- _Task inputs_:
============

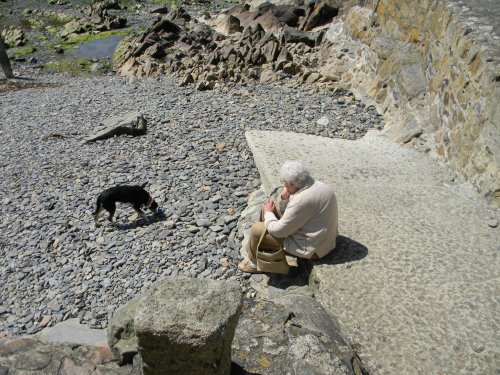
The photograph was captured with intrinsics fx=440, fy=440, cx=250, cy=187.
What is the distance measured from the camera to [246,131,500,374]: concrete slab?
4.49 m

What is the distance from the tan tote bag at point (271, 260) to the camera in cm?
571

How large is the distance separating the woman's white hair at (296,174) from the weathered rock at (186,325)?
84.3 inches

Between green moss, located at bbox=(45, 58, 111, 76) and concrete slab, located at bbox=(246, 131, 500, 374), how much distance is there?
18.9m

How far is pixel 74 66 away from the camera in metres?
25.3

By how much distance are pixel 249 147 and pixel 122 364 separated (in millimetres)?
6165

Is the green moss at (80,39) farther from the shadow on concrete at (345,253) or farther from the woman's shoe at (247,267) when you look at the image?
the shadow on concrete at (345,253)

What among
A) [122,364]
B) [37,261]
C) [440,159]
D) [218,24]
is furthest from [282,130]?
[218,24]

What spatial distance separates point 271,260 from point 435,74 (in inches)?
246

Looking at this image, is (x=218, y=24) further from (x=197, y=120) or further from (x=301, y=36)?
(x=197, y=120)

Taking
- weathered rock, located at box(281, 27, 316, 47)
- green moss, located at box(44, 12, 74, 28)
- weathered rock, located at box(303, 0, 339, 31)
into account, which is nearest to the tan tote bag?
weathered rock, located at box(281, 27, 316, 47)

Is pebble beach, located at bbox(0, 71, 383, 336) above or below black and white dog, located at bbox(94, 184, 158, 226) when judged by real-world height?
below

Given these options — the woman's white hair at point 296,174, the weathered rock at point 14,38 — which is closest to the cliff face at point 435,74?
the woman's white hair at point 296,174

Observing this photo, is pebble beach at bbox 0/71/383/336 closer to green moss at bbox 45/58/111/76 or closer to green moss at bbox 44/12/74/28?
green moss at bbox 45/58/111/76

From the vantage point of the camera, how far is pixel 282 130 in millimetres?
10797
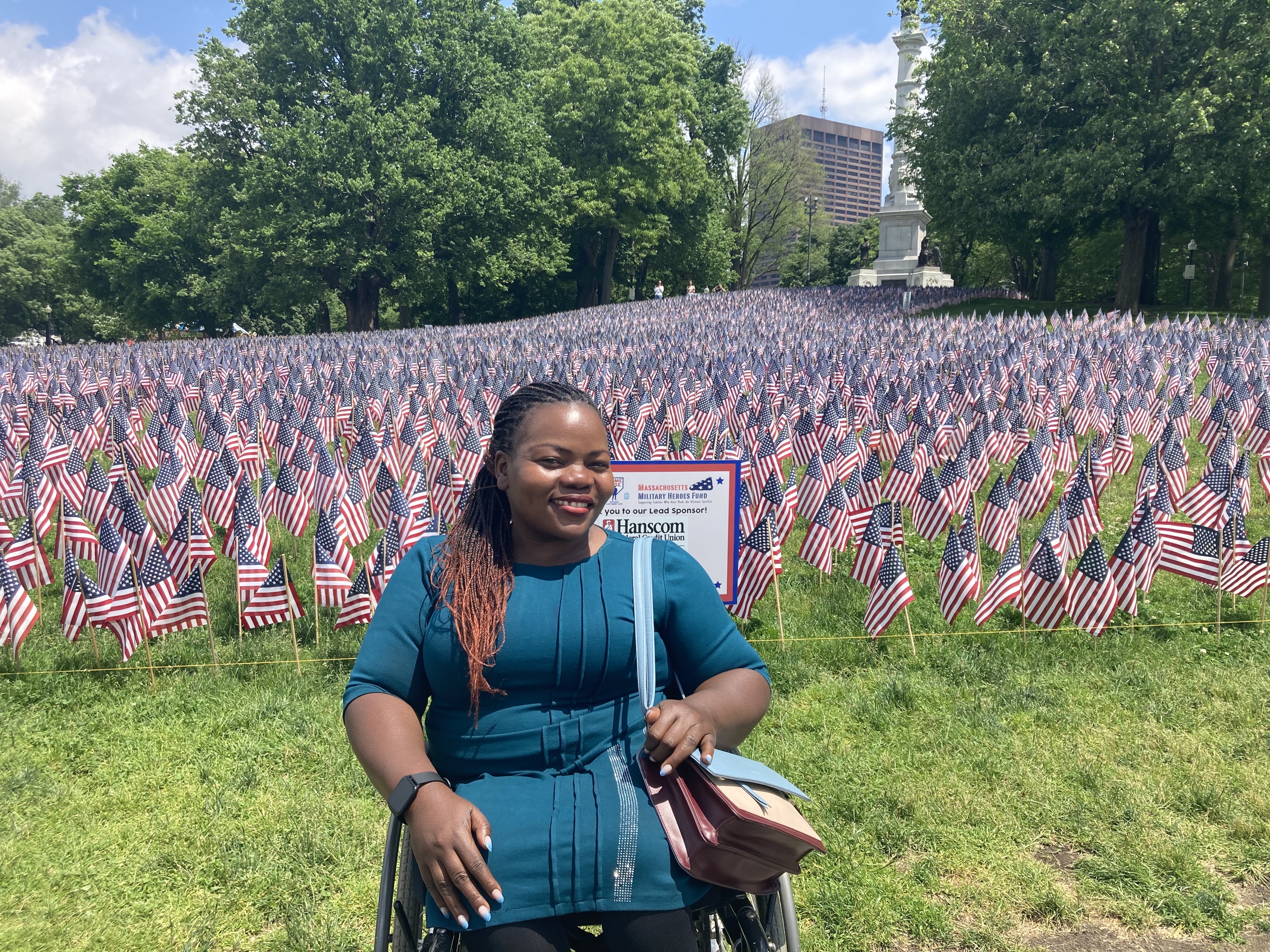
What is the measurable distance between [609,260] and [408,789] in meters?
50.7

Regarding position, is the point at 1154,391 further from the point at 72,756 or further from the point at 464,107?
the point at 464,107

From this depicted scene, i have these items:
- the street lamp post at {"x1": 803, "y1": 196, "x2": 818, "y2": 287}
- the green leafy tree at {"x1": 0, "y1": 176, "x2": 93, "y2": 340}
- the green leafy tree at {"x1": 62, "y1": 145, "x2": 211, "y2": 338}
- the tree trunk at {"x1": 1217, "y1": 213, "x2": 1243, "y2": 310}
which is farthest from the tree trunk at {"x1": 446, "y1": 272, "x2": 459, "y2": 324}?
the street lamp post at {"x1": 803, "y1": 196, "x2": 818, "y2": 287}

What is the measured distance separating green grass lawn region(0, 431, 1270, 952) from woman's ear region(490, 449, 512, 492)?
6.93 feet

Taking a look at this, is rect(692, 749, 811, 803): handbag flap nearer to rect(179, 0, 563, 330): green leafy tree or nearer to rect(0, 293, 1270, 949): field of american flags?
rect(0, 293, 1270, 949): field of american flags

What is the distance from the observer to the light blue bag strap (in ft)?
7.48

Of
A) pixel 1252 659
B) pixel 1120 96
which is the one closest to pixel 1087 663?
pixel 1252 659

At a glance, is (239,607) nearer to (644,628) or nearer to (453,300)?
(644,628)

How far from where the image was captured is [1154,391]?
13.5 m

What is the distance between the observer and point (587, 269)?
5284 cm

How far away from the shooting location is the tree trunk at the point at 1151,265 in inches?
1393

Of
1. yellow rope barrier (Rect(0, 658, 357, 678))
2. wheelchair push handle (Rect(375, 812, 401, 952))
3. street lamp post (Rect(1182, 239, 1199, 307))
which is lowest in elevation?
yellow rope barrier (Rect(0, 658, 357, 678))

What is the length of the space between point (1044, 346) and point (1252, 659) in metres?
14.0

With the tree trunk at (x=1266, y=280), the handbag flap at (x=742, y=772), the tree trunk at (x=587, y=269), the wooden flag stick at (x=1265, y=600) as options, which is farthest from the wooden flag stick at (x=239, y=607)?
the tree trunk at (x=587, y=269)

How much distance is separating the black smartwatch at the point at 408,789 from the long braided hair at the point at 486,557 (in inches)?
8.2
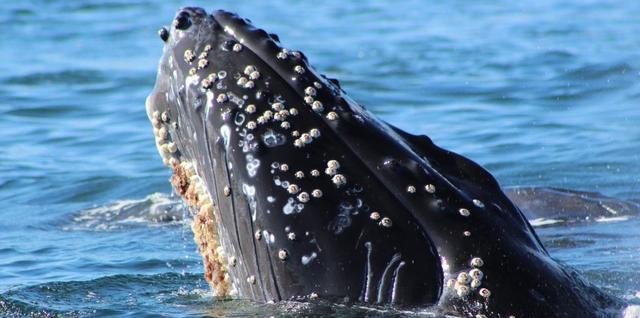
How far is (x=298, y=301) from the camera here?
191 inches

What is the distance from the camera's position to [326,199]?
15.8ft

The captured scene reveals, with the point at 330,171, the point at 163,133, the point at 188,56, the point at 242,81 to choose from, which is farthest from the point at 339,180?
the point at 163,133

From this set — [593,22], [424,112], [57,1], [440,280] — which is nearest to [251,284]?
[440,280]

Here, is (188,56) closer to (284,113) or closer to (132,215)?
(284,113)

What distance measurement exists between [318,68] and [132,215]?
8513 mm

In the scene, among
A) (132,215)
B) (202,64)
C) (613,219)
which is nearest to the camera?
(202,64)

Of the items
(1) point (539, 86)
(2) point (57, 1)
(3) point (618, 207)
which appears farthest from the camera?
(2) point (57, 1)

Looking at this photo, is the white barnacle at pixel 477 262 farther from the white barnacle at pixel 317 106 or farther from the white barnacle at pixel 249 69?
the white barnacle at pixel 249 69

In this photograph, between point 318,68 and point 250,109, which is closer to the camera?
point 250,109

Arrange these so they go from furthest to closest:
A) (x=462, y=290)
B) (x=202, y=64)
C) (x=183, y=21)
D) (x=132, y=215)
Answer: (x=132, y=215) → (x=183, y=21) → (x=202, y=64) → (x=462, y=290)

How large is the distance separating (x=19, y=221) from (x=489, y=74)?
9.27 m

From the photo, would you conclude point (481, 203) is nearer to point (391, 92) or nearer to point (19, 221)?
point (19, 221)

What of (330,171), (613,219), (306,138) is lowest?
(330,171)

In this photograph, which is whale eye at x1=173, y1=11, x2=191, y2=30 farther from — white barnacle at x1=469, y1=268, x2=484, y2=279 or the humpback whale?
white barnacle at x1=469, y1=268, x2=484, y2=279
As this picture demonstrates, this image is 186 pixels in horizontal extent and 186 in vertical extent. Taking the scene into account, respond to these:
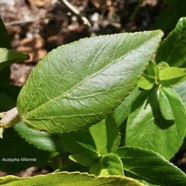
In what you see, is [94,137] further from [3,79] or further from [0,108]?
[3,79]

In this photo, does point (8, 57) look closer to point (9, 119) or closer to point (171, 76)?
point (9, 119)

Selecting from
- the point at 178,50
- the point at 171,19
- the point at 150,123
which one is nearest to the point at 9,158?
the point at 150,123

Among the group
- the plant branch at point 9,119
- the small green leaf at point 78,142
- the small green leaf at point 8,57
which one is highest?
the small green leaf at point 8,57

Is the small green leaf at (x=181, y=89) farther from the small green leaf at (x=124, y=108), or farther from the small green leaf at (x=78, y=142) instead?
the small green leaf at (x=78, y=142)

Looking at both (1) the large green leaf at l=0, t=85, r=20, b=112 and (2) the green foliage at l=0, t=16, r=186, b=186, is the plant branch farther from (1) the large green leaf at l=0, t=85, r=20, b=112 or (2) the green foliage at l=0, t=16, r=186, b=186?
(1) the large green leaf at l=0, t=85, r=20, b=112

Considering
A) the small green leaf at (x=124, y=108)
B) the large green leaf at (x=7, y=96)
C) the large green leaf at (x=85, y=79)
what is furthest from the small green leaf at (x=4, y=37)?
the large green leaf at (x=85, y=79)

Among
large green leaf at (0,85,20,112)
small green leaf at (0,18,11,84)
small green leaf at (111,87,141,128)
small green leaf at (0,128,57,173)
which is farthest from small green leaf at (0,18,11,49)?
small green leaf at (111,87,141,128)
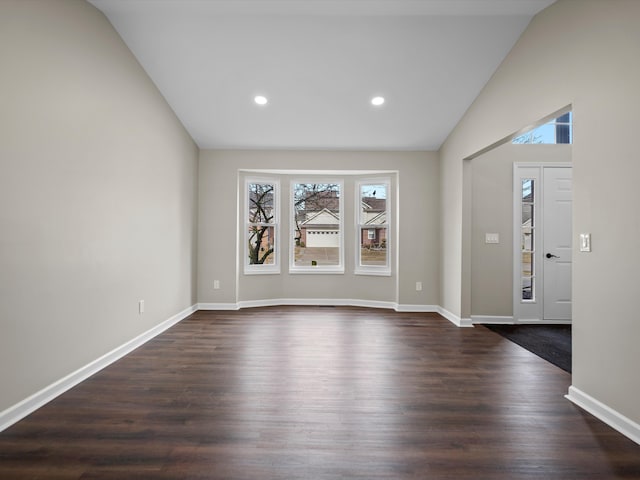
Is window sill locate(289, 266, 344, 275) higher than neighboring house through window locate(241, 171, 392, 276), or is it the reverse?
neighboring house through window locate(241, 171, 392, 276)

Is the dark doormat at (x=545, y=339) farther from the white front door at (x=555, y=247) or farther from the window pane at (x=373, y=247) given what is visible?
the window pane at (x=373, y=247)

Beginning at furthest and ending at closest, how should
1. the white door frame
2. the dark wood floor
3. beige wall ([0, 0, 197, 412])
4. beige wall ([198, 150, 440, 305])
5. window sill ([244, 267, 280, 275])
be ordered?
1. window sill ([244, 267, 280, 275])
2. beige wall ([198, 150, 440, 305])
3. the white door frame
4. beige wall ([0, 0, 197, 412])
5. the dark wood floor

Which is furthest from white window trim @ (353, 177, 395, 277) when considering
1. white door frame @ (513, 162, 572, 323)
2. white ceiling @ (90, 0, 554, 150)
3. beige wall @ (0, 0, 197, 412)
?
beige wall @ (0, 0, 197, 412)

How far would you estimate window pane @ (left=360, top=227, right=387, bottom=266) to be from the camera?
5.73 m

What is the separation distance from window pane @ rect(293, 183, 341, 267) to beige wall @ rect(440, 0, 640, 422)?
3461 mm

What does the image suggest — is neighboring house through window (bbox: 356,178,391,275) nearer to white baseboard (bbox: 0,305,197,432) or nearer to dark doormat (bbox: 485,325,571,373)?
dark doormat (bbox: 485,325,571,373)

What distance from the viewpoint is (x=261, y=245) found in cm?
575

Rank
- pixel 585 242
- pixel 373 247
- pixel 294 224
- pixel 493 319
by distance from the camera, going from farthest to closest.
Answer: pixel 294 224
pixel 373 247
pixel 493 319
pixel 585 242

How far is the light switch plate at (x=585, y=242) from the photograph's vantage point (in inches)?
90.0

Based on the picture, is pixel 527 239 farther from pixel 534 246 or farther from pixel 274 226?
pixel 274 226

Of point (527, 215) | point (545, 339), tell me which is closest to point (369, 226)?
point (527, 215)

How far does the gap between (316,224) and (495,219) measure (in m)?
2.77

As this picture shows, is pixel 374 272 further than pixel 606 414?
Yes

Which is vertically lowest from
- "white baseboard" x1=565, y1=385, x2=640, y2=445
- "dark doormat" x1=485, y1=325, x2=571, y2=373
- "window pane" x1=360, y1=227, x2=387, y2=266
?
"dark doormat" x1=485, y1=325, x2=571, y2=373
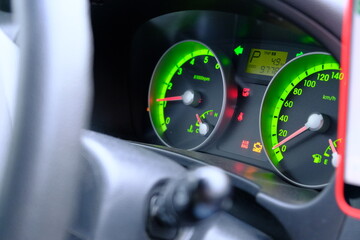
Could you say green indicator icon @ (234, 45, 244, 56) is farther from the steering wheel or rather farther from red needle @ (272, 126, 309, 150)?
the steering wheel

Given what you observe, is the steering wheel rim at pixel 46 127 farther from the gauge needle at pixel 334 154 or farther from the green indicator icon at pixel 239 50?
the green indicator icon at pixel 239 50

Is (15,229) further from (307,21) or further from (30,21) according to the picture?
(307,21)

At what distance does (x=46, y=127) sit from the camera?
545 mm

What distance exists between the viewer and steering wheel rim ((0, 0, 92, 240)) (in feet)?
1.78

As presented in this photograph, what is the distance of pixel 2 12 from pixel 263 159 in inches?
33.8

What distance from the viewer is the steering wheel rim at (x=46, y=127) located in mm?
543

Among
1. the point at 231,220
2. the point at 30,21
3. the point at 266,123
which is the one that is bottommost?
the point at 231,220

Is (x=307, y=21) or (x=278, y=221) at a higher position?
(x=307, y=21)

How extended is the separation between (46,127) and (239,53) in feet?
3.70

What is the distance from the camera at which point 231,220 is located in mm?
978

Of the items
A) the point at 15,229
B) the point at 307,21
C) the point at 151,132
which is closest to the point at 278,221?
the point at 307,21

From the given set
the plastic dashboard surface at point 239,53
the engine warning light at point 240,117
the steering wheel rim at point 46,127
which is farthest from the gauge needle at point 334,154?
the steering wheel rim at point 46,127

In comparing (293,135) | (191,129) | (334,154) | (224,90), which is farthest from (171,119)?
(334,154)

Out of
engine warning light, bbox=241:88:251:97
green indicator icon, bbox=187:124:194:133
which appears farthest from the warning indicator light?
green indicator icon, bbox=187:124:194:133
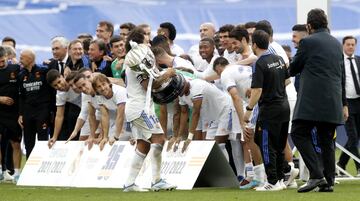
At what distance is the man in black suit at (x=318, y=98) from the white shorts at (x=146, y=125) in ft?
6.40

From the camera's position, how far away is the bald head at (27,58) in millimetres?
20172

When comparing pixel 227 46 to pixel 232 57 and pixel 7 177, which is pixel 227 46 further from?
pixel 7 177

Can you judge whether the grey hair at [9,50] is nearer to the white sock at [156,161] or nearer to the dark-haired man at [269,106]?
the white sock at [156,161]

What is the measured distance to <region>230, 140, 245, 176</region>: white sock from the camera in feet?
57.7

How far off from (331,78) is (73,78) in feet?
16.7

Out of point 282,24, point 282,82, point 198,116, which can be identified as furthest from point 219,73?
point 282,24

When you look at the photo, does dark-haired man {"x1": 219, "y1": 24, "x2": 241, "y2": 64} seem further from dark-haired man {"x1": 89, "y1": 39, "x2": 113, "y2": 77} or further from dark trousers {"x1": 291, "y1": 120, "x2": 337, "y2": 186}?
dark trousers {"x1": 291, "y1": 120, "x2": 337, "y2": 186}

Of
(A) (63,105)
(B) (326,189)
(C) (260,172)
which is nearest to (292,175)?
(C) (260,172)

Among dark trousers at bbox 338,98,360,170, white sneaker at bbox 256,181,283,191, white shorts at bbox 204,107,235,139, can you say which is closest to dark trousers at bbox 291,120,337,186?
white sneaker at bbox 256,181,283,191

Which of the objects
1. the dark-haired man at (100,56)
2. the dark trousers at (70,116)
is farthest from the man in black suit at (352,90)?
the dark trousers at (70,116)

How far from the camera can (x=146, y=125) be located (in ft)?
51.2

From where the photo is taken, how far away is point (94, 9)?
31109 mm

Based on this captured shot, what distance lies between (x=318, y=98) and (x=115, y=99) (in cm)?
424

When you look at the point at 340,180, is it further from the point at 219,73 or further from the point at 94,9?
the point at 94,9
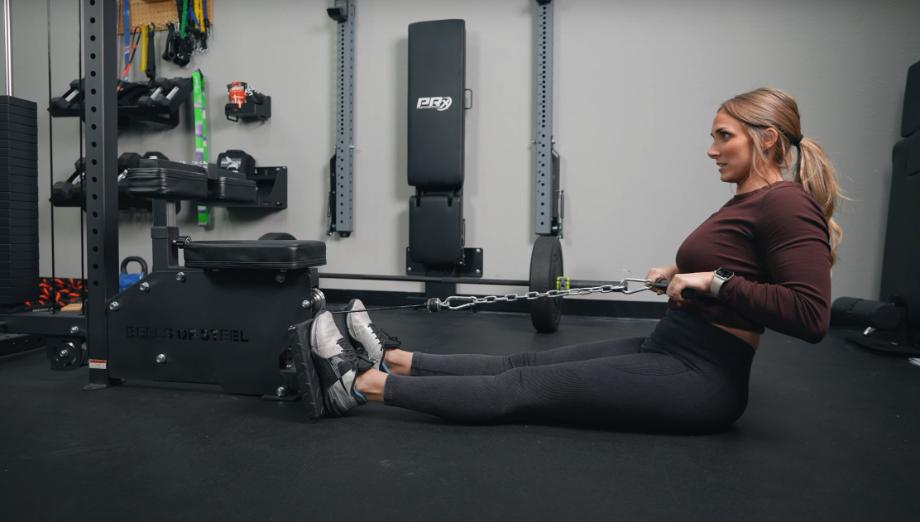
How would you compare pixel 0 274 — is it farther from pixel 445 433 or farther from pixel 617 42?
pixel 617 42

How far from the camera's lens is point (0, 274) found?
2266mm

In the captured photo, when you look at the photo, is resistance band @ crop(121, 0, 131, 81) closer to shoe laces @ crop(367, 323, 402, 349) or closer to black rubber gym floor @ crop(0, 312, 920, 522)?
black rubber gym floor @ crop(0, 312, 920, 522)

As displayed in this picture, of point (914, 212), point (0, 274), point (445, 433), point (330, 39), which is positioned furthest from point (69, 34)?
point (914, 212)

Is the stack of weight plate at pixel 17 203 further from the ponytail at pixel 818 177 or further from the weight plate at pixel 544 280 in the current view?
the ponytail at pixel 818 177

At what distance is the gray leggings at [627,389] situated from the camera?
125 cm

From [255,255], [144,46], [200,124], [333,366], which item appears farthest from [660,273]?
[144,46]

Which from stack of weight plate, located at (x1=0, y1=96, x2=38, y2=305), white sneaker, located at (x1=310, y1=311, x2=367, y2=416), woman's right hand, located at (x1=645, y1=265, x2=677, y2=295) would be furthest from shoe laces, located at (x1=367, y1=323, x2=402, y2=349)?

============

- _Given request_:
Would you quote, exactly and only, the lines from the one containing "As displayed in" to the end of the entries?

- _Finished answer_:
As displayed in this picture, of point (914, 212), point (0, 274), point (445, 433), point (330, 39), which is positioned furthest from point (69, 34)?
point (914, 212)

Is the stack of weight plate at pixel 17 203 further from the ponytail at pixel 818 177 or further from the weight plate at pixel 544 280 in the current view?
the ponytail at pixel 818 177

At what distance is the gray leggings at [627,389] situated from the camera?
125 cm

From [255,255], [144,46], [200,124], [333,366], which item appears farthest from [660,273]?
[144,46]

Which from stack of weight plate, located at (x1=0, y1=96, x2=38, y2=305), white sneaker, located at (x1=310, y1=311, x2=367, y2=416), woman's right hand, located at (x1=645, y1=265, x2=677, y2=295) would be furthest from shoe laces, located at (x1=367, y1=323, x2=402, y2=349)?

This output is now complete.